Thanos Samaras (Θάνος Σαμαράς, born 6 August 1973) is a Greek-born film and theater actor and director based in New York City.

==Biography==
Samaras trained at the Royal Academy of Dramatic Art (RADA) in London. Before attending drama school, he studied Art & Design at London Guildhall University, and was working towards a bachelor's degree in Architecture, only to drop out upon getting accepted at RADA. Following that, he took an internship at Richard Foreman's famed avant-garde Ontological Theater, in Saint Mark's Square in New York.

Samaras has starred in numerous Greek films, including Atlas (2004), Delivery (2004, Official Selection 61st Venice Film Festival), Valse Sentimentale (2007, Greek State Film Awards nomination Best Actor), Homeland (2010, Hellenic Film Academy Awards nomination Best Actor), Tied Red Thread (2011) as well as in the Australian film Dead Europe (2012).

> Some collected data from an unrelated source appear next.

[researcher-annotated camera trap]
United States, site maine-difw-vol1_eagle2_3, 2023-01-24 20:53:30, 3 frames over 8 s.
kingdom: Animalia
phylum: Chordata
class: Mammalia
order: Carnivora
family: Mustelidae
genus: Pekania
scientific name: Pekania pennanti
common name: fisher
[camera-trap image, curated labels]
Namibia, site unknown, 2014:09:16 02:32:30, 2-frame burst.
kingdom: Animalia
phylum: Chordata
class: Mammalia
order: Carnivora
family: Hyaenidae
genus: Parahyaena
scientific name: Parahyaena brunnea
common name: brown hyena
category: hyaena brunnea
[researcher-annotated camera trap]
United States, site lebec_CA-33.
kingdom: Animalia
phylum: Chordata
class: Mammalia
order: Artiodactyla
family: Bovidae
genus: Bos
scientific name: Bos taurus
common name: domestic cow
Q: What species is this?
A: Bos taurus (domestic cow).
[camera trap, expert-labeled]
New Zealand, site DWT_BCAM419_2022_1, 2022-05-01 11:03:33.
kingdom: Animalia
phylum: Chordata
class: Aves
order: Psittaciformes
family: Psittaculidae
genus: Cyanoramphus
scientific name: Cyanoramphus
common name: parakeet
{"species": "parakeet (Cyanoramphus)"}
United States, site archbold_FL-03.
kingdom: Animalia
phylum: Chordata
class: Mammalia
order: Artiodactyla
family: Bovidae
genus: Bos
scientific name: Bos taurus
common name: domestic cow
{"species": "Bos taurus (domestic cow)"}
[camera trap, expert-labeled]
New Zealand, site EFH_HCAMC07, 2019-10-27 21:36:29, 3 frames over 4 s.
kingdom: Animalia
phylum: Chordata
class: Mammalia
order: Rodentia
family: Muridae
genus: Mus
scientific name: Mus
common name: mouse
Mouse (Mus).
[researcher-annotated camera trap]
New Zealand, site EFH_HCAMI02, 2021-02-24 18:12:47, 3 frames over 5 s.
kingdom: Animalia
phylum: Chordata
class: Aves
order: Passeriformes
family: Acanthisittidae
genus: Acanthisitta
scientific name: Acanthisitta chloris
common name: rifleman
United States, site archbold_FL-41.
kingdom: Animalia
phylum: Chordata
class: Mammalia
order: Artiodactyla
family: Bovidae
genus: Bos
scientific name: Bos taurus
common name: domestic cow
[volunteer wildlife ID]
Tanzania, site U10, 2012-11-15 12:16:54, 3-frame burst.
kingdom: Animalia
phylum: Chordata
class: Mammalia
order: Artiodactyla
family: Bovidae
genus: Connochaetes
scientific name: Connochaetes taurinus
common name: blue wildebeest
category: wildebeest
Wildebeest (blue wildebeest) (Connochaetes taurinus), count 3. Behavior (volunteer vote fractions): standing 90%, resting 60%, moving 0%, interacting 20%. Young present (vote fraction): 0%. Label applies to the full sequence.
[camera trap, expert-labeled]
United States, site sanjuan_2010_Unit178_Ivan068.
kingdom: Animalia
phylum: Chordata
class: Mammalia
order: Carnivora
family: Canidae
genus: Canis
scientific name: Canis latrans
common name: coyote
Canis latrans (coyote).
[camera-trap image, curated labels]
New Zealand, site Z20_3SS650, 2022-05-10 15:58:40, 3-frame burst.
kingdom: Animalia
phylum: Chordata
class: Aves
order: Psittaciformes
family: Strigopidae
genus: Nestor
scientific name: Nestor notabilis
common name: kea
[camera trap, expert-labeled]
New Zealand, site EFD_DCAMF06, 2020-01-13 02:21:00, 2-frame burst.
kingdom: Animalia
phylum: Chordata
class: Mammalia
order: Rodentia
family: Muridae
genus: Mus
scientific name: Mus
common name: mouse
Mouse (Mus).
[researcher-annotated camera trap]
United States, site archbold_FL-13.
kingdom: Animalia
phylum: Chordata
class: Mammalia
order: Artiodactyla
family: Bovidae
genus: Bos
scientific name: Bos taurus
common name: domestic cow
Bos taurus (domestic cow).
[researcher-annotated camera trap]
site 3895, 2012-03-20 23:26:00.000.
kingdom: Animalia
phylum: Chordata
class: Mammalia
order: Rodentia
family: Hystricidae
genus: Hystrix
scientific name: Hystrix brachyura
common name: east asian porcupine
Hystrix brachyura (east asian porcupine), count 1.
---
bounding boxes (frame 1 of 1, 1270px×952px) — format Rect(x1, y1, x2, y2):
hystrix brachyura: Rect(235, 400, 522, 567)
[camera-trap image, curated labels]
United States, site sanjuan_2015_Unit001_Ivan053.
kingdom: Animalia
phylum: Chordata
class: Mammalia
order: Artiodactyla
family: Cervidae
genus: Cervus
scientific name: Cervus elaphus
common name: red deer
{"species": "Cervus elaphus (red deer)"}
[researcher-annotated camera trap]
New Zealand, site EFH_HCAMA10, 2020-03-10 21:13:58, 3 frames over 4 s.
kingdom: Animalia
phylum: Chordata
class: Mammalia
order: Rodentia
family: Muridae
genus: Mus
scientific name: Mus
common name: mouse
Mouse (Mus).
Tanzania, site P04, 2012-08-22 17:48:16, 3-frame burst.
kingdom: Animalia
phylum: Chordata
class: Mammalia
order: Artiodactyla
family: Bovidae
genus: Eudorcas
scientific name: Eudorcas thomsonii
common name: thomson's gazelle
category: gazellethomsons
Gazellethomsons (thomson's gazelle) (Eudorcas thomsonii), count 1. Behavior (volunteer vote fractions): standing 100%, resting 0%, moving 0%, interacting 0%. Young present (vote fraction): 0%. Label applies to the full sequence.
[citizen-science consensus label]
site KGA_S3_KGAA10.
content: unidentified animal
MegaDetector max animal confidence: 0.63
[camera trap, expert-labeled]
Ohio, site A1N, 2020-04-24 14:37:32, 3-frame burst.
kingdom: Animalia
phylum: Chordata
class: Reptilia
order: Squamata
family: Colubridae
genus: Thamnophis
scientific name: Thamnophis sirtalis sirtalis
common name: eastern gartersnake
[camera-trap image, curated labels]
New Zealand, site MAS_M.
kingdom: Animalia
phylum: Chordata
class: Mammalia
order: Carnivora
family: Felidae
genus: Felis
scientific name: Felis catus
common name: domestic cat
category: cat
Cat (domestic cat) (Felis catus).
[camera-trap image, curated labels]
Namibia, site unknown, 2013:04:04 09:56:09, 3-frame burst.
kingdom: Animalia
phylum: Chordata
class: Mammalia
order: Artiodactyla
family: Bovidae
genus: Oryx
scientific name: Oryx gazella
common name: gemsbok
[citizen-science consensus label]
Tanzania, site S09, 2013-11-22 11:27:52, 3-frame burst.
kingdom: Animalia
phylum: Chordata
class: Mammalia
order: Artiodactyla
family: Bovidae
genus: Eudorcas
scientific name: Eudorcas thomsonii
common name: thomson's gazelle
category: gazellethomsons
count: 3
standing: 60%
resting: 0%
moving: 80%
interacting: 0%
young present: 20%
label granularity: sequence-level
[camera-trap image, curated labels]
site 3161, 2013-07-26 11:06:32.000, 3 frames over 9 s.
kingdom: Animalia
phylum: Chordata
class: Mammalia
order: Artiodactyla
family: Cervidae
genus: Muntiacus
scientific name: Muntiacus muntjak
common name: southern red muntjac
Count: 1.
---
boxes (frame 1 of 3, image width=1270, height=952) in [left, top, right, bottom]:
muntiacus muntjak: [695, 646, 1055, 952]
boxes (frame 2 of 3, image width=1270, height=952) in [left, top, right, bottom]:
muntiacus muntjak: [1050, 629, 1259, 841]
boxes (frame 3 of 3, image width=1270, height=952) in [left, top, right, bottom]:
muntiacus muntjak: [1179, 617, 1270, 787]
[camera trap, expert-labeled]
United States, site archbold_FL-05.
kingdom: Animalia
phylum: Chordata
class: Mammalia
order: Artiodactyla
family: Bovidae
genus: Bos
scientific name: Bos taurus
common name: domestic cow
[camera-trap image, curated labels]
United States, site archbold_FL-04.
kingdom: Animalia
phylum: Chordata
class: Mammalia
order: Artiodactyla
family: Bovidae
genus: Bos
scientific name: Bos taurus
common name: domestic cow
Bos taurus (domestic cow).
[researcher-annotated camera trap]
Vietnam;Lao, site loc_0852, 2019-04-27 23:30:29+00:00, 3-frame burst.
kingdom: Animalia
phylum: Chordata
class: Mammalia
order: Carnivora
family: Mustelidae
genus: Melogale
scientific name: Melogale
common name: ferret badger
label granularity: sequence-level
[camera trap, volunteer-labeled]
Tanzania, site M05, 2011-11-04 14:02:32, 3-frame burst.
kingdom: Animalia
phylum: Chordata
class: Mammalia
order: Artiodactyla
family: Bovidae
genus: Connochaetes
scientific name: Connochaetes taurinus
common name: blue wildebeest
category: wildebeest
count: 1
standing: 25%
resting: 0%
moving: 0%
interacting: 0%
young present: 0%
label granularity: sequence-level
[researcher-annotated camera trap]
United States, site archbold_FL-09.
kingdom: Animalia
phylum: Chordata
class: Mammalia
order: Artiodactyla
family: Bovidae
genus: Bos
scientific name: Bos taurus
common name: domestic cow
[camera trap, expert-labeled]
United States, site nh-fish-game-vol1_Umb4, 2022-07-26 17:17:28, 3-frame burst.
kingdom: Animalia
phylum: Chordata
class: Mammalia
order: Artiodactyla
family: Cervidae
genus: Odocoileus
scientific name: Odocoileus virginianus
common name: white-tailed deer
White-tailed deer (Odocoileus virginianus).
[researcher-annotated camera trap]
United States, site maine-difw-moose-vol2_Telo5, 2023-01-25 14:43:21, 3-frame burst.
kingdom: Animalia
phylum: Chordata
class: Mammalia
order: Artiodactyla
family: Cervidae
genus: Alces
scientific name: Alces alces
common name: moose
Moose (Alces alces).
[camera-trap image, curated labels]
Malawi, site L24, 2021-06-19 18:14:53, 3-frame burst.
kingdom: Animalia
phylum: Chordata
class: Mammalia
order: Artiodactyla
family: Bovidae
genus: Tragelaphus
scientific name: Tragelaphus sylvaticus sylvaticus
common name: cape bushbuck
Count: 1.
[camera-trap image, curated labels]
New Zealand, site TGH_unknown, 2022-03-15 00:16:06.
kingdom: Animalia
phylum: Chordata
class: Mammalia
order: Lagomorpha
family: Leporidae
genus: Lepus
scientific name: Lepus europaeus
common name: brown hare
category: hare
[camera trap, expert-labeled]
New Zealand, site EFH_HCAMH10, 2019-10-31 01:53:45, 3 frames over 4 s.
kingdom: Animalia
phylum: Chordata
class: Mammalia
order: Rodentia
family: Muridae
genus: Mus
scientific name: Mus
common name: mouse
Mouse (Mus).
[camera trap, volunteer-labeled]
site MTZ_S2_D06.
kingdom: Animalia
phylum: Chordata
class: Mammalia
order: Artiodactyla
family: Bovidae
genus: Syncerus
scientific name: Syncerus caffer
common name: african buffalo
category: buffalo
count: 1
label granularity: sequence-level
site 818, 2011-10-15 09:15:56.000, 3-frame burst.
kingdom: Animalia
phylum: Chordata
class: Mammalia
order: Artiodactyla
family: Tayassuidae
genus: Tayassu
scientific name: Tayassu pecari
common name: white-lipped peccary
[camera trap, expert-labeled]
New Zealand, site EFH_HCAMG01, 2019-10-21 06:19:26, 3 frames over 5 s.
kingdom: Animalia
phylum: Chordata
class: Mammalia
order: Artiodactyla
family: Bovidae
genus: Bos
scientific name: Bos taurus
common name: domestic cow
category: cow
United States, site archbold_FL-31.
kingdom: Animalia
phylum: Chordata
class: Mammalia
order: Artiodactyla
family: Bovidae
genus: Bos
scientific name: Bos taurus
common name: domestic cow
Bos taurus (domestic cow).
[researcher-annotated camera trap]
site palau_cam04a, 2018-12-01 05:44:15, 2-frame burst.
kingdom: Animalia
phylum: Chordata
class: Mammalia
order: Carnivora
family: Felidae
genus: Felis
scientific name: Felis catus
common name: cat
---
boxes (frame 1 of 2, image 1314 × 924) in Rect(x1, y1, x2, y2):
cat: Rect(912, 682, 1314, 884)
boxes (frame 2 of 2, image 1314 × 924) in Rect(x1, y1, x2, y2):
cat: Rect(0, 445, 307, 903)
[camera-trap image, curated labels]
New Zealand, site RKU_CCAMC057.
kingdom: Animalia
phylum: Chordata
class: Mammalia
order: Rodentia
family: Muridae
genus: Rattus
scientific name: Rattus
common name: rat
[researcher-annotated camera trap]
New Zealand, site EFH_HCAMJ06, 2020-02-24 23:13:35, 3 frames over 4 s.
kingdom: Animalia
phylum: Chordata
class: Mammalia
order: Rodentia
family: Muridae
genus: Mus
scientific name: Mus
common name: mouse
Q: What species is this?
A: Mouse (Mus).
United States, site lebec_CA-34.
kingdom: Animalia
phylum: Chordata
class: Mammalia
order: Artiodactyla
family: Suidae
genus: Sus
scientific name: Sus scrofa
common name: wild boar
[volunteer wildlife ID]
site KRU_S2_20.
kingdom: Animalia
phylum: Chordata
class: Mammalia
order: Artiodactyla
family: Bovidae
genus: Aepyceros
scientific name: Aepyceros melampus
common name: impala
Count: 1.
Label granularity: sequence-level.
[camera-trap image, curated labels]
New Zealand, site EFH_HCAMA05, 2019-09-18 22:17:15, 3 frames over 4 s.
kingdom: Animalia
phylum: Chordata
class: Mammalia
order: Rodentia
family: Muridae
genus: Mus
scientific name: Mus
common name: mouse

Some of his stage work includes Anton in Marius von Mayenburg's Eldorado, Treplyov in Chekhov's The Seagull, Carl in Sarah Kane's Cleansed (Horn award nomination for Best New Actor), Oswald in Ibsen's Ghosts, Darren in Gary Owen's The Drowned World a.o.

Under the alias "Yatabazah" he designs and photographs toys. His work has been featured in Japanese and American magazines and books. In 2008, he had his first exhibition of doll photographs in Tokyo.

In May 2018, he directed the play "The Annunciation of Cassandra", by Dimitris Dimitriadis.

In June 2019, he directed the play "Chrysippus", by Dimitris Dimitriadis, at Athens - Epidaurus Festival.